Wait, really? There was one point in the series where there’s a cyclone of some sort rotating clockwise, and I commented to whomever I was watching it with “Unless this is in the Southern Hemisphere, they just screwed up”.

So, what do you think: Deliberately in Sydney and they consciously and intentionally made the cyclone the right way, or they just guessed and happened to get it right?

In the first movie the Woman in Red walks past a fountain, which is in Martin Place in the centre of Sydney

20 cities with populations larger than 100,000 sit on the Great Lakes. 12 of them are on Lake Ontario. And 11 of these are in the province of Ontario. Only Rochester on the US side.

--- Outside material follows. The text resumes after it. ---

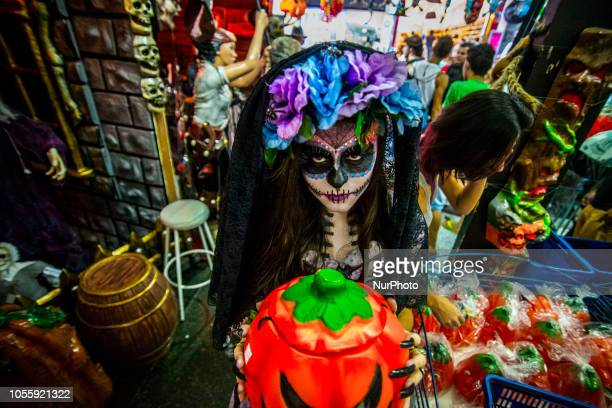Girl with fantasy and catrina makeup shakes up transeuentes and consumers at Ladeira Porto Geral on 31 October 2018 in Sao Paulo, Brazil. La Catrina...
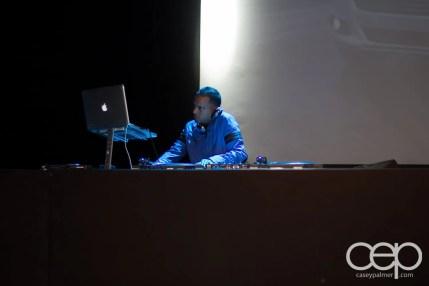 DJ Clymaxxx on the DJ table, spinning some tunes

Well, yeah, if you’re in Canada, where else is there to put a city?

Haha. How about the Pacific Ocean?

Yeah, but aren’t 10 of those suburbs of Toronto?

And, I was going to nitpick that Rochester isn’t on Lake Ontario…but I just learned that a sliver of the city limits reaches the lake shore - a mile-long neighborhood called “Ontario Beach” - as well as the exclave of Durand Eastman Park.

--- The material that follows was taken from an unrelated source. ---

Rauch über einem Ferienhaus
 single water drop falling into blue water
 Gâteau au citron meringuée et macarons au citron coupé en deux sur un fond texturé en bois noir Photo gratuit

Actually, if you look at the corporate boundaries of Rochester, you’ll see that there are two places where it touches directly on Lake Ontario

What’s really interesting to me is that the Eastern part – the one containing Seabreeze Amusement Park - is connected to the rest of Rocheste by a tendril that’s only one street wide cutting through the town of Irondequoit. I’ve wondered about the history of that weird division. It’s like Rochester’s own Polish Corridor.

Two other pseudopods extend outward to the east and west of Rochester, but these are easy to explain – they are where the Erie Canal used o run, before they re-routed it south of the city as the New York State Barge Canal. The Erie Canal used to run right through downtown Rochester, crossing the Genessee River on a bridge that’s still there, right next to the main branch of the library. The Rochester Subway used to cross the river on the lower deck of that bridge.

(question answered about those one-block wide strips of Rochester terrotory_.

So where’s the answer?

And it’s not even a whole block wide.

Similar thing with Denver. When Adams County gave the City & County of Denver the land to build the new airport, it was connected via a strip of land following I-70 that now belongs to Denver.